Economia

Un capitalismo da piccolo mondo antico

In Italia resiste il controllo familiare. E lo Stato pesa per un terzo

Rodolfo Parietti

Un capitalismo sclerotizzato, sempre ancorato a due capisaldi inossidabili: o al modello di controllo familiare, oppure alla presenza dello Stato-azionista, talvolta anche padrone. Se il tramonto dei patti parasociali marca un segno di discontinuità rispetto al passato in cui appariva vitale la tessitura di alleanze, per il resto l'ultimo rapporto Consob sulla corporate governance riflette vizi antichi, duri a morire. Con ricadute anche sulla consistenza della nostra Borsa. Il confronto con il 2007, quando le oltre 700 società quotate capitalizzavano più di 700 miliardi di euro, è impietoso: nel 2018 le presenze si sono ridotte a 231 per un valore di poco superiore ai 260 miliardi.

Certo il lungo periodo della Grande recessione, quella innescata dal virus dei subprime e poi esplosa con la crisi del debito sovrano, ha avuto un ruolo nel dimagrimento di Piazza Affari; così come le innumerevoli acquisizioni di matrice straniera di aziende che avrebbero avuto tutti i numeri per essere quotate; ma, di sicuro, ha finito anche per pesare proprio la resistenza verso il mercato per paura di perdere le redini societarie. E ciò nonostante la Borsa italiana sia comunque un mercato blindato dal controllo familiare di ben 145 società, con una quota media posseduta dal singolo azionista pari al 47,7% (in crescita rispetto al 46,2% del 2010) rispetto al 40% in mano al mercato. Un simile sbilanciamento ha ovvie implicazioni proprio sulla governance, e potrebbe rappresentare un elemento di freno a investire da parte degli investitori istituzionali. Dal 2010 la loro presenza è infatti nettamente calata, e ora appena il 26% delle società conta un investitore istituzionale tra i soci rilevanti. Il dato, sottolinea il rapporto dell'organismo di vigilanza, «conferma da un lato la riduzione della presenza di investitori istituzionali italiani e dall'altro l'aumento della presenza di quelli esteri».

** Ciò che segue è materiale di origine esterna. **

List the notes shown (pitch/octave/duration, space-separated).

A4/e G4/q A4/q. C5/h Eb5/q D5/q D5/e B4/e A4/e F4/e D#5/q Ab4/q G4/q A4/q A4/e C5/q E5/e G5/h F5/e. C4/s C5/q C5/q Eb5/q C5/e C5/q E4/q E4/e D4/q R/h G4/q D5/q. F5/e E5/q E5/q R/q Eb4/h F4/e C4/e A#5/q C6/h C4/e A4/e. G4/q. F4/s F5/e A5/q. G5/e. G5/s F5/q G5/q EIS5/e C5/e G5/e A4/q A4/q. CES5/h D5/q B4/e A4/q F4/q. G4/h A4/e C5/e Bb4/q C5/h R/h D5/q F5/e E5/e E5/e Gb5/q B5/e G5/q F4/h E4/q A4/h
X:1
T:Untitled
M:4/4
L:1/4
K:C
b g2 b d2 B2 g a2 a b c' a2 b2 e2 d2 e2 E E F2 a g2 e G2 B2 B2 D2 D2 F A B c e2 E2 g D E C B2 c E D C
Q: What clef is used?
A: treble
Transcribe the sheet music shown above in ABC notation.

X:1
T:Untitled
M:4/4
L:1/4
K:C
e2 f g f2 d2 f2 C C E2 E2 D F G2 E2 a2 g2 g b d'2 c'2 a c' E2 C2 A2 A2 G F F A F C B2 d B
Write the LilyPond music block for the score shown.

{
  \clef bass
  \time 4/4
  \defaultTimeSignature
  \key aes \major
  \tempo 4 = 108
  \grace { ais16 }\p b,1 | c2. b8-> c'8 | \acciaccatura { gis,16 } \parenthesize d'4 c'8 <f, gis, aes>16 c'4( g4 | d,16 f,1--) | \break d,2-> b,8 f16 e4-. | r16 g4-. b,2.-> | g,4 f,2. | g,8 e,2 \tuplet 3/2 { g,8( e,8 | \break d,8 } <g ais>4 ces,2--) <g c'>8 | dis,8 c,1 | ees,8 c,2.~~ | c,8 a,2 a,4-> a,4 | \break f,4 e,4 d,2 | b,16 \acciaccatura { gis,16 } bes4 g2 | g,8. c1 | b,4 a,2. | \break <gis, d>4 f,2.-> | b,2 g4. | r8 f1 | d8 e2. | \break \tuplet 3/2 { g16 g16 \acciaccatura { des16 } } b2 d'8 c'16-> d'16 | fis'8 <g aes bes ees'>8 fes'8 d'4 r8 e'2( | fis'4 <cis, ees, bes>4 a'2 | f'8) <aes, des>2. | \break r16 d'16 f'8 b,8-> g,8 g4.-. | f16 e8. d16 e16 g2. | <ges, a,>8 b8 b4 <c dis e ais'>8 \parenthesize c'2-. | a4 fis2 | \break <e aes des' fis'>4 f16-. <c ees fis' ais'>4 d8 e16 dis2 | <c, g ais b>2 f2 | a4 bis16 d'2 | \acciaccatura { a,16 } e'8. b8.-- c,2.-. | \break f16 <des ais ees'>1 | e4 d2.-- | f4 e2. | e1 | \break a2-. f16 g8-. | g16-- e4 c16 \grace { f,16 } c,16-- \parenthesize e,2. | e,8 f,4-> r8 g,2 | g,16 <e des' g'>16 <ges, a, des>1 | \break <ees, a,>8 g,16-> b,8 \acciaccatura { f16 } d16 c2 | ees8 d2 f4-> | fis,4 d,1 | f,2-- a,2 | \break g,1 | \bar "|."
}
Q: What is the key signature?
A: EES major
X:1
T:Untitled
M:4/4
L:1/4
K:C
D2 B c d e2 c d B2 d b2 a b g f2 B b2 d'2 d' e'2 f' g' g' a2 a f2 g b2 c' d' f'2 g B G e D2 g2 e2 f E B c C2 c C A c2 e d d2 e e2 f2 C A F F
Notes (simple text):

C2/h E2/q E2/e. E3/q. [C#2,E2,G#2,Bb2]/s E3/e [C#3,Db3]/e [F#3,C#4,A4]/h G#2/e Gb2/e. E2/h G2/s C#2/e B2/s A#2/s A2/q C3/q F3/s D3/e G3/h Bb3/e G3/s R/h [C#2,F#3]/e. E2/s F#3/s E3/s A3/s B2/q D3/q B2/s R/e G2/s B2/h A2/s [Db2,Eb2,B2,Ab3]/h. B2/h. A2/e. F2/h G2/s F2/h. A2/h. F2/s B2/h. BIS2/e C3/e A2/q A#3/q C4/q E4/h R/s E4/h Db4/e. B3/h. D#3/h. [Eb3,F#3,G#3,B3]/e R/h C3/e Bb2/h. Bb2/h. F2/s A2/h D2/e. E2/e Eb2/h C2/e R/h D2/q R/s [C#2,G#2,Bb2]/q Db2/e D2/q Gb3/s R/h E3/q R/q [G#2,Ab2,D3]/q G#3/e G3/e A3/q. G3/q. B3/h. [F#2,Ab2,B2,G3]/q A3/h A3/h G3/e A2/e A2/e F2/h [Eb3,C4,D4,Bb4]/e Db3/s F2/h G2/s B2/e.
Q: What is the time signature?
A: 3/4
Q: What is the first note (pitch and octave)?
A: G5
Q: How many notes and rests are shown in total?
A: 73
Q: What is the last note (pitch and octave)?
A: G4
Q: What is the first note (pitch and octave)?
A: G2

Ancora consistente è inoltre il peso della mano pubblica. Più di un terzo della capitalizzazione fa capo allo Stato, che figura tra l'altro come azionista di riferimento in 23 imprese di grossa dimensione. Per alcuni è una presenza ancora troppo invasiva, per altri un modo necessario per mantenere capacità di intervento su settori in cui è in ballo l'interesse nazionale. Cambiano invece le dinamiche legate ai patti parasociali, che paiono avviati verso il tramonto: dai 51 che erano quasi 10 anni fa, si sono ora ridotti a 22.

Infine, il pink power in azienda: la presenza femminile ha raggiunto il 36% del totale degli incarichi di amministrazione e il 38% in quelli di componente del cda.

Due record storici, ma la strada verso la parità resta lunga.